I remember – as a small boy – reading a newspaper account of a Member of Parliament in which he was described as a statesman. ‘What,’ I asked my father, ‘is the difference between a statesman and a politician?’
My father thought about it for a moment or two and then said: ‘I suppose a statesman is just a politician of whom the newspaper’s editor approves.’ (This was back in those dim distant days of dark ink on paper.)
The dictionary definition of statesman is something like ‘a person skilled in the affairs of State; a distinguished and capable politician’. As I discovered, it’s one of those words that is always positive. There are no devious, scurrilous, or incompetent statesmen. If they are devious, scurrilous, or incompetent, they are politicians. Or worse.
A little later in life, I discovered that the word community is also always positive; while establishment is (almost) always negative. Fringe is at best suspect. And more often than not it’s dangerously loony.
But perhaps the number one loaded word over the past few years has been vulnerable.

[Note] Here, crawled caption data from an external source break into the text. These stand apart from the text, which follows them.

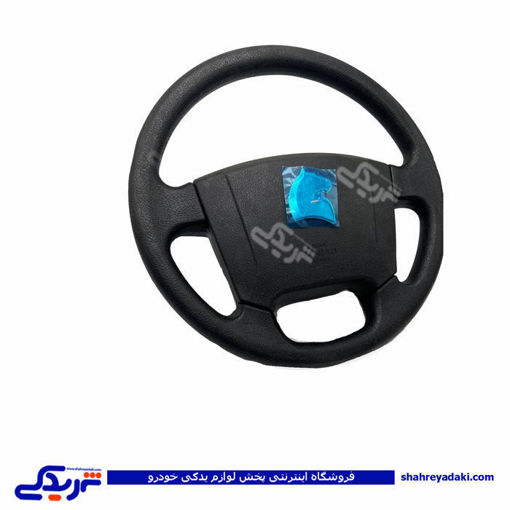 پژو غربیلک فرمان سمند جدید تیره 9000290200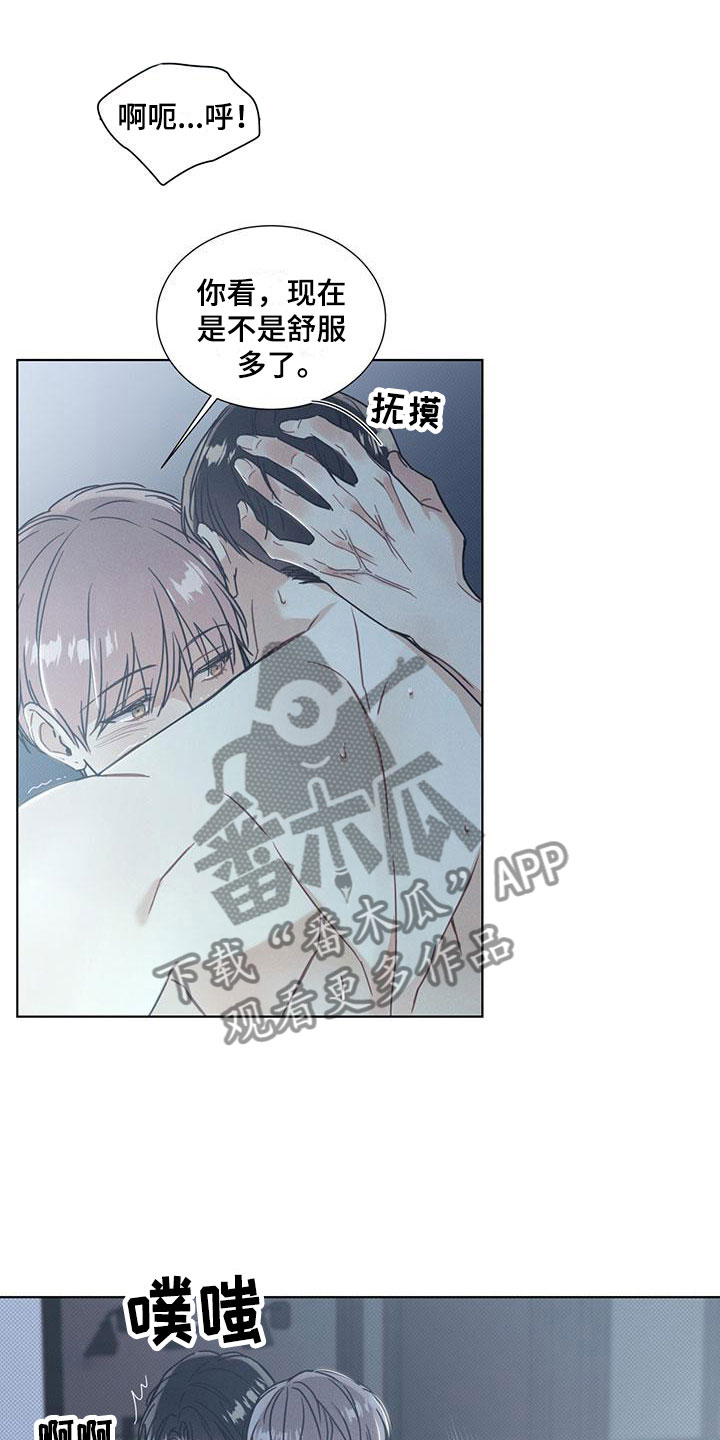 第14章：温情的晚安0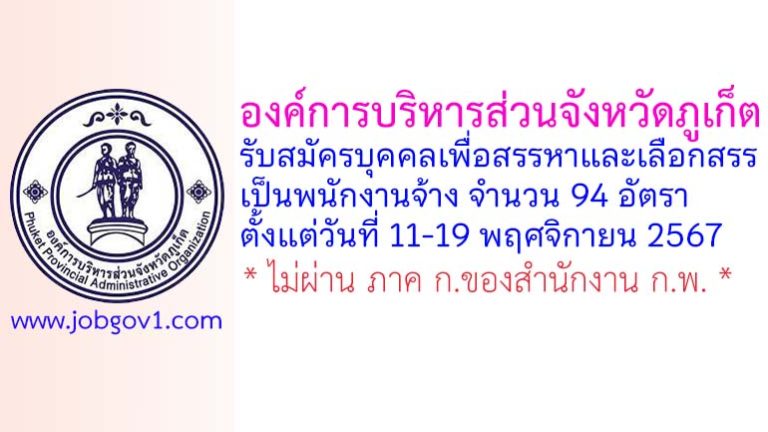 องค์การบริหารส่วนจังหวัดภูเก็ต รับสมัครบุคคลเพื่อสรรหาและเลือกสรรเป็นพนักงานจ้าง 94 อัตรา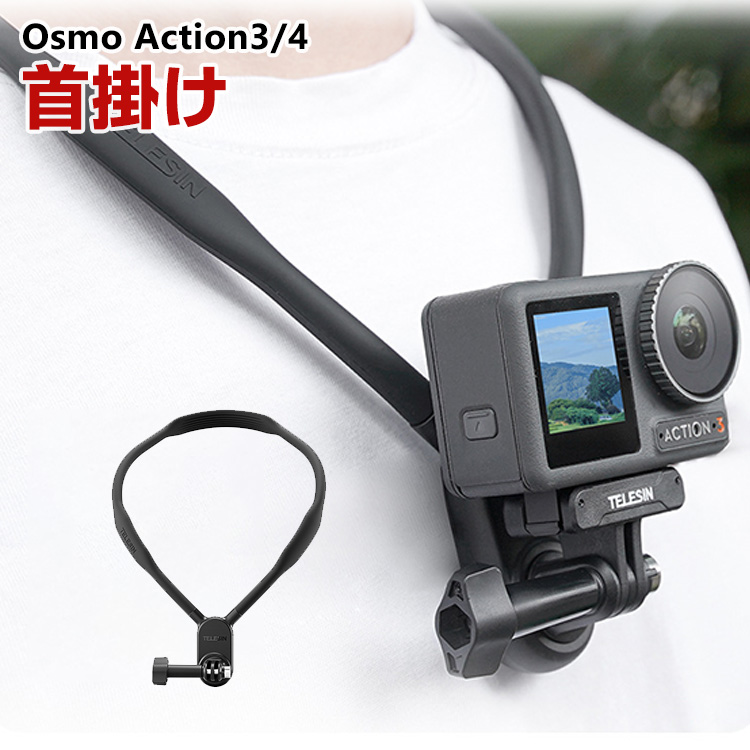 DJI オスモ Osmo Action3 Action4用 DJI用アクセサリー ネックハウジングマウント アクションカメラ 固定撮影 簡単設置  両手を自由 角度調節
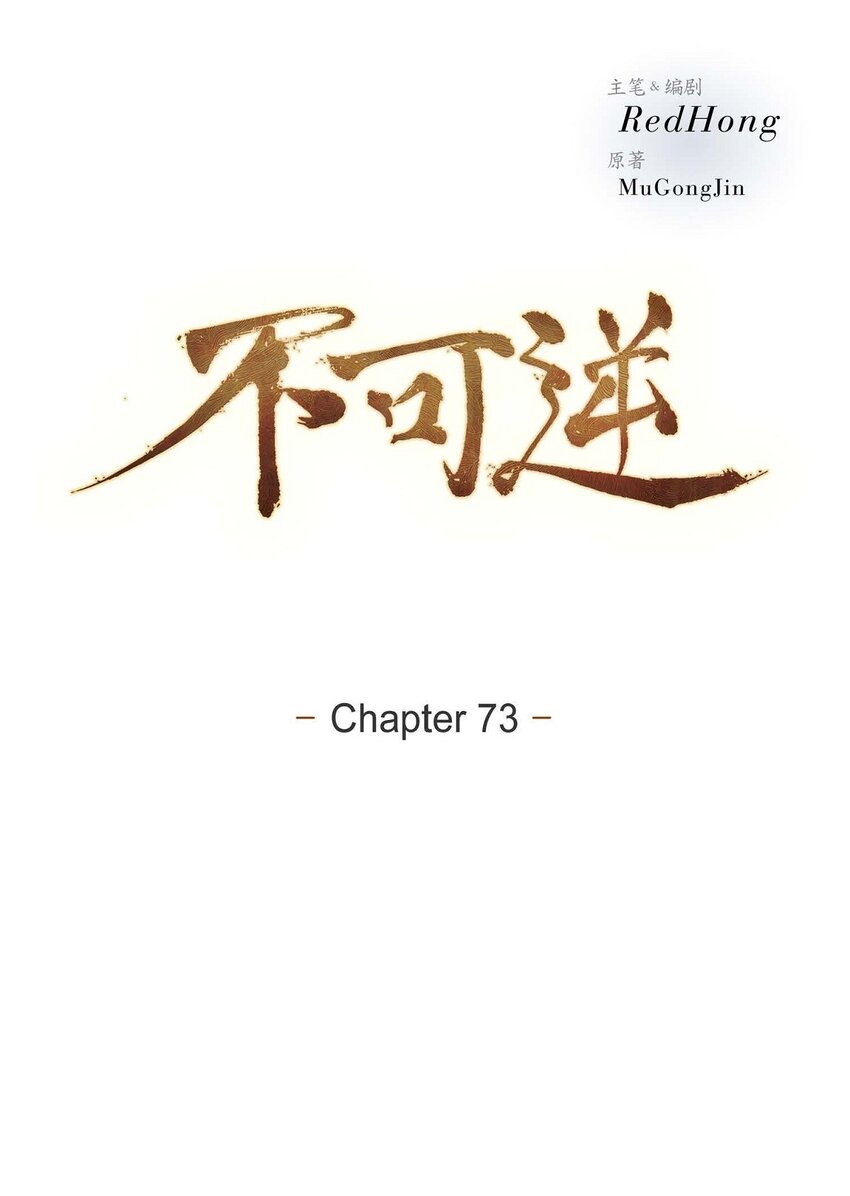 73 我得让陛下回心转意-第67话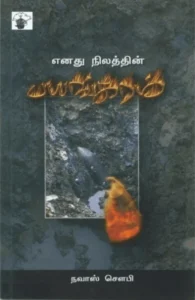 எனது நிலத்தின் பயங்கரம்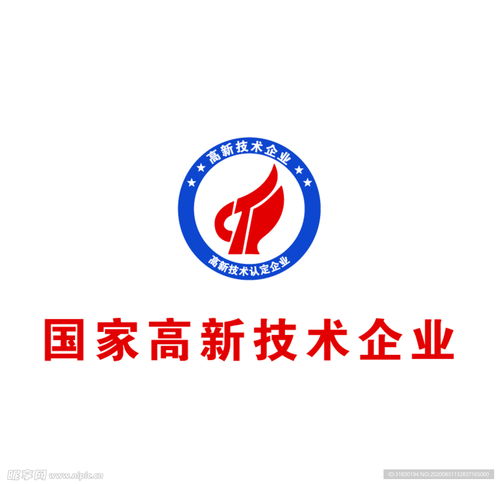 国家高新技术企业设计图 标志图标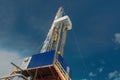 General view of the drilling rig against the sky Royalty Free Stock Photo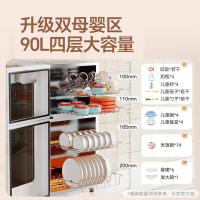 康宝（Canbo） XDZ90-LC3M 消毒柜 90L（单位：台）白色 新老包装随机发货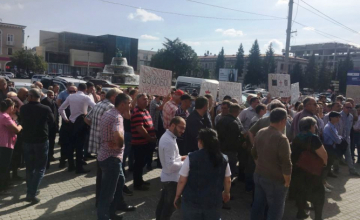 ზურაბიშვილის ინაუგურაციის დღეს აქცია ზუგდიდშიც გაიმართება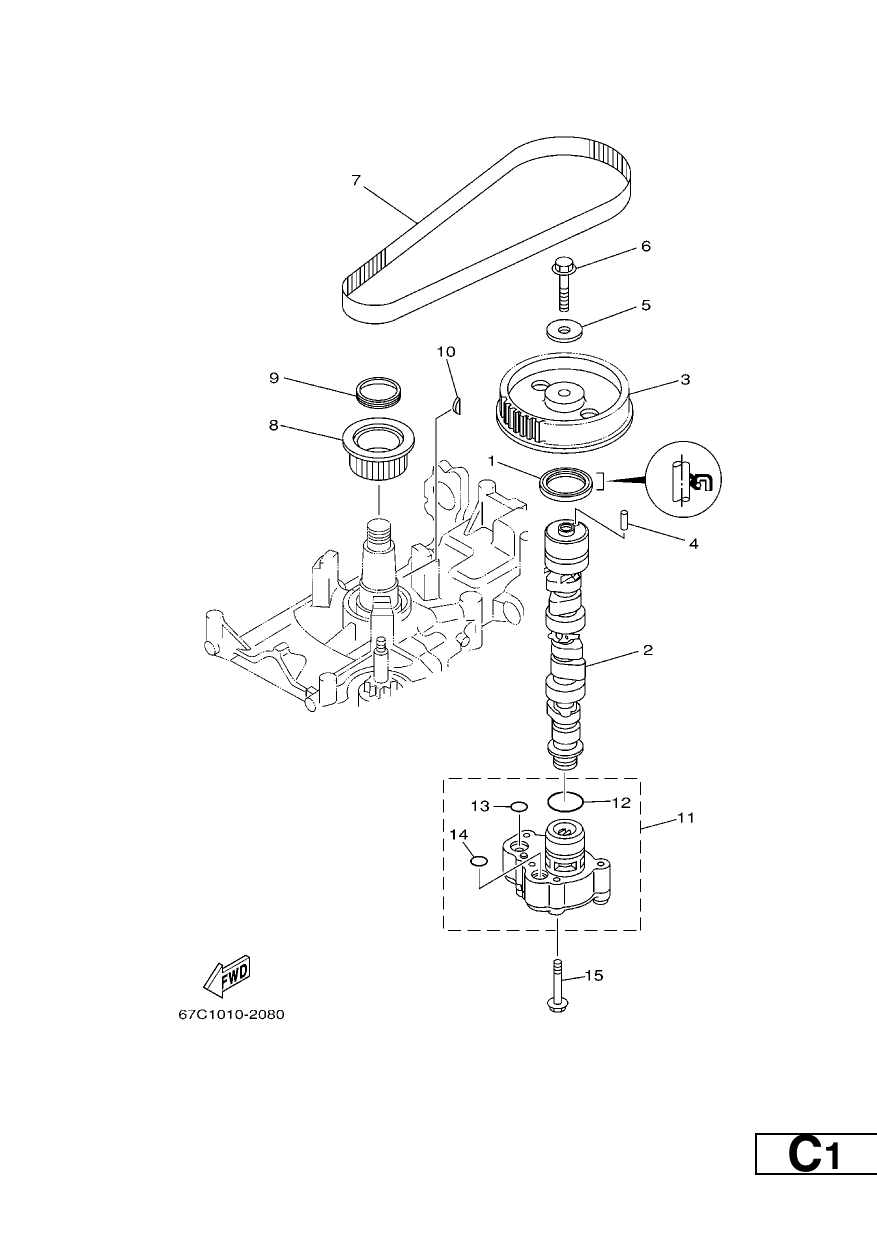 OIL PUMP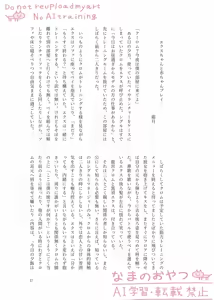 Page 9 of kaisai ibento (Beyblade ] - preview thumbnail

The dictionary definition of vulnerable is something like ‘in danger of being wounded or harmed’. But these days it has come to signal that any criticism of a particular idea or policy is out of bounds to all right-thinking people.
‘This policy is designed to protect the most vulnerable members of society,’ the politician declares. And, by using the word vulnerable, the politician has signalled that, far from being a legitimate challenge to the policy, any dissenting voice will be regarded as a dastardly desire to wound and harm.
I think it’s high time we stopped using vulnerable simply to protect vulnerable arguments.